<Review by: Sailesh Ghelani>

Directed by James Mangold. Starring Hugh Jackman, Rila Fukushima, Will Yun Lee, Tao Okamoto, Famke Janssen, Hiroyuki Sanada, Ken Yamamura, Hal Yamanouchi, Brian Tee, Svetlana Khodchenkova

Even though the previous film X-Men Origins: Wolverine got lots of flack, I think I enjoyed it more than The Wolverine, which is not a bad film, just movie that doesn’t know what it’s trying to tell the audience.

To be quite honest I see no reason for Wolverine to have yet another film. Sure he’s a popular character – in no small part due to Hugh Jackman’s brilliant portrayal of the mutant. But you have to admit he’s a tad vanilla. And if you want to drool over Jackman, there’s plenty of stuff online.

I did initially like The Wolverine because it’s not set in America and doesn’t rely on huge explosions and cocky American bravado (as seen in Pacific Rim), the Japan setting for the film turns out to be full of clichés. Kimonos, Samurai, Yakuza, game parlours and the Japanese fascination for all things thematic abound in the film.

The Wolverine starts off with a flashback of when Logan/Wolverine (Hugh Jackman) was captured during the Second World War where he found himself in the middle of the Allied nuclear bombing of Nagasaki. A Japanese officer lets him free and then he saves the officer from the debilitating effects of the bomb by jumping on top of the officer with a metal lid. Clearly we can’t be taking ‘what to do in case of a nuclear emergency tips’ from this film!

Immortal Wolverine then flashes back to his present where he has left the X-Men after the loss of Professor Xavier (Patrick Stewart) and Jean Grey (Famke Jenssen) who he killed in X-Men: The Last Stand. But Jean is haunting Logan who she longs to be with again. He may just get his chance.

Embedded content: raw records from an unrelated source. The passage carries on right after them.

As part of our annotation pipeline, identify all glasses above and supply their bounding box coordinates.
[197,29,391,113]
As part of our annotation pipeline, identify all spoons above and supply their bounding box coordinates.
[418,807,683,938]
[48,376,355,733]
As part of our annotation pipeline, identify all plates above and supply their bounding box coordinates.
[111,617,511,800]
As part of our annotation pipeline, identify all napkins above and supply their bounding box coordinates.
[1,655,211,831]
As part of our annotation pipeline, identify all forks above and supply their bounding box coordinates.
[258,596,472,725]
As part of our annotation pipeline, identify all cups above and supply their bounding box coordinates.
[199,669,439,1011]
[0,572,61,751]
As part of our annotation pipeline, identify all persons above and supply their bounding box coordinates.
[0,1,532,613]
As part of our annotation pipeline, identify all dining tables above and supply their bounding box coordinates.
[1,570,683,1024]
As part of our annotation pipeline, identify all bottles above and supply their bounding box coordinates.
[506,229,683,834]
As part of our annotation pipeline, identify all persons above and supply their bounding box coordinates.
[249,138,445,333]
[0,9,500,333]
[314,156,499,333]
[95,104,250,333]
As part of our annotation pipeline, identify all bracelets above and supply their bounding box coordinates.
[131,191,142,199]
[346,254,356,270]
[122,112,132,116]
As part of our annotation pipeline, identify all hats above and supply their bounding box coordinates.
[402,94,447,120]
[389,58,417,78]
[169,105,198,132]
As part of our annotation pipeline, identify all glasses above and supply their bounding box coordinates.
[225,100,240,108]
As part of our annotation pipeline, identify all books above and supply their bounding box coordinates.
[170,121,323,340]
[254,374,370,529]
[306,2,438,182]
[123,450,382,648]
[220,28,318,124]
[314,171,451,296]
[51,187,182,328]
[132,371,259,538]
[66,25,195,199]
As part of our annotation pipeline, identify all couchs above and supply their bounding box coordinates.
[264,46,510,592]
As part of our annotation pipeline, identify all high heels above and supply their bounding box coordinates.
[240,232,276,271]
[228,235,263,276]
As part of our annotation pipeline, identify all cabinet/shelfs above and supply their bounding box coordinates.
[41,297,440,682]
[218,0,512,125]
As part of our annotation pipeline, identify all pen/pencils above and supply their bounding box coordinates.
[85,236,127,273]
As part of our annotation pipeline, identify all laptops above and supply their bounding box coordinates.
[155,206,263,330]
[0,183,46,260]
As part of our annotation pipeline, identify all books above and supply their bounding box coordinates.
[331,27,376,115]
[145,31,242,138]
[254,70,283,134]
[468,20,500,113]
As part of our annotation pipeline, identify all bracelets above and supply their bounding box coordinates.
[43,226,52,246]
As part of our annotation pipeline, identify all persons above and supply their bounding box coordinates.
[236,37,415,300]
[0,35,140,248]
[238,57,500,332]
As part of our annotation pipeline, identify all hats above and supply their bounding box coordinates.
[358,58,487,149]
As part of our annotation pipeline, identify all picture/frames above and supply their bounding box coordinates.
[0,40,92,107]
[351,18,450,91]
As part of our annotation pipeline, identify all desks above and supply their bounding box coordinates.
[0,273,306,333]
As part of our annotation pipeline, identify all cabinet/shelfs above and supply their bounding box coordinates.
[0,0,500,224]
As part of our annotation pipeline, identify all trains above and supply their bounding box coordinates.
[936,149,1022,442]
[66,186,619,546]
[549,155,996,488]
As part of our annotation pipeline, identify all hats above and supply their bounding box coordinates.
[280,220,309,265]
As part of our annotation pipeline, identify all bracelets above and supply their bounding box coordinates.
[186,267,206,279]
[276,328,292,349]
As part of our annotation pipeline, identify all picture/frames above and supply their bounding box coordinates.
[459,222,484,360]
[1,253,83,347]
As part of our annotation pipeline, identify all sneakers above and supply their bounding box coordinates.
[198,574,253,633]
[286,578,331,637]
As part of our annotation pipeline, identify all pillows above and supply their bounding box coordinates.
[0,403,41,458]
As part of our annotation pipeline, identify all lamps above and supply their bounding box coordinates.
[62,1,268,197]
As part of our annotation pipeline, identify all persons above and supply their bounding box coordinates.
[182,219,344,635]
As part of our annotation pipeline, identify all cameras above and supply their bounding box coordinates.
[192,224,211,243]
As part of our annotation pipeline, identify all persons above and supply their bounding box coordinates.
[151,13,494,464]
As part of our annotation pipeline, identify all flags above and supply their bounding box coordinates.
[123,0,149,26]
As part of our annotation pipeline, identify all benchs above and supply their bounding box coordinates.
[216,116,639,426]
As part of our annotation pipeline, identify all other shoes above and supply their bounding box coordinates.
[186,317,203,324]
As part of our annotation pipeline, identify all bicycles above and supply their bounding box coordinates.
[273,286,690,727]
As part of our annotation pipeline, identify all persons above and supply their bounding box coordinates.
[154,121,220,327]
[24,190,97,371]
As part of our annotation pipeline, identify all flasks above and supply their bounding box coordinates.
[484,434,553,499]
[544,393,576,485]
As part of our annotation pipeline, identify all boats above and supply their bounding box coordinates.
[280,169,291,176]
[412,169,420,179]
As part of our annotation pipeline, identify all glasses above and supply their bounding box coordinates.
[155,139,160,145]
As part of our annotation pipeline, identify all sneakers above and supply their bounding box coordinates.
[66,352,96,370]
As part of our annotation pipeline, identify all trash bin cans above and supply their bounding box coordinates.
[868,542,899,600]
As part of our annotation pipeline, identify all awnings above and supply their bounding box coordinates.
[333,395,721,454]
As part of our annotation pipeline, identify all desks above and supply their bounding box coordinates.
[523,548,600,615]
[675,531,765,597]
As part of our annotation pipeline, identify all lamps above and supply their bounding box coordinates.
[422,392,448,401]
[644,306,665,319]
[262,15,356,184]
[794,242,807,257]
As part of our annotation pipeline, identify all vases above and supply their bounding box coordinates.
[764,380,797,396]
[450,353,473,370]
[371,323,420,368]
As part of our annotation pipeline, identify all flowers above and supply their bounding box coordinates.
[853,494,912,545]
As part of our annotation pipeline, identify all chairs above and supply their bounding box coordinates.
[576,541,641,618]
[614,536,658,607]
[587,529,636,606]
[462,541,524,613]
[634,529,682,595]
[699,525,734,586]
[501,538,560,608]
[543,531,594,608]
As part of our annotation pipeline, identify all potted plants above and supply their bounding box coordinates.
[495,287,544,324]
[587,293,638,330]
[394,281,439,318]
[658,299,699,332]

While fighting for animal rights in a bar, Logan is approached by a Japanese girl called Yukio (Rila Fukushima) with red hair and a third eye for what will happen in the future. She works for Yashida, the Japanese officer Logan saved in the war who then went on to become a successful billionaire businessman. Unfortunately, he’s dying of cancer and wants to say goodbye to Logan. Or does he?

Logan then gets pulled into a family feud involving Yashida, Yashida’s greedy son and doting granddaughter Mariko (Tao Okamoto). The only real ‘villain’ is a ‘doctor’ played by Svetlana Khodchenkova who in her Viper avatar looks strikingly similar to Poison Ivy in the Batman film (of course Uma Thurman in that role was far better). In fact, the outfits worn by Viper are so ridiculously cheap and random that you wonder about the styling budget. Thankfully, Wolverine only has to wear his patented ribbed cotton sleeveless vest.

At some points in The Wolverine you are grateful it isn’t a regular X-Men movie. You think maybe it’ll be more. But it never gets there. It never reveals more about our titular hero nor does it give us more information about his background to chew on.


The filmmakers have tried explaining to the audience little bits of Japanese culture, like what is a Ronan (Samurai without a master) and how to tie a kimono and why chopsticks should never be placed vertically in a bowl of food. This is ostensibly to give it that feel of a Japanese film (in the comics, the character of Wolverine settles down in Japan for a while). But it’s all very superficial.

An action sequence shot on a bullet train is really the only standout part of the movie. Sure you’ve seen the ‘on top of a train’ fight sequences in many Hollywood flicks but this one is quite ingenious.

For Hugh Jackman this character is second nature and he’s good at it. Apart from him only Rila Fukushima as Yukio stands out. Unfortunately she’s not his love interest so gets less screen time but is clearly the one who stays with you.

Yes it’s a Marvel film so there’s a bonus scene soon after the end credits with two more veteran X-Men characters in a cameo that fails to properly explain how one of them is back from the dead. It lacks that wow factor and doesn’t make you want to find out or get interested in what is to come next. In my opinion, this helter-skelter timeline of films (with X-Men: First Class going all the way back) is perplexing. The Wolverine is a film that doesn’t really add to the X-Men canon in any way and fails to shed new light on this beloved character.

Oh and the finale battle between Logan and a giant adamantian Samurai is pretty ridiculous to say the least.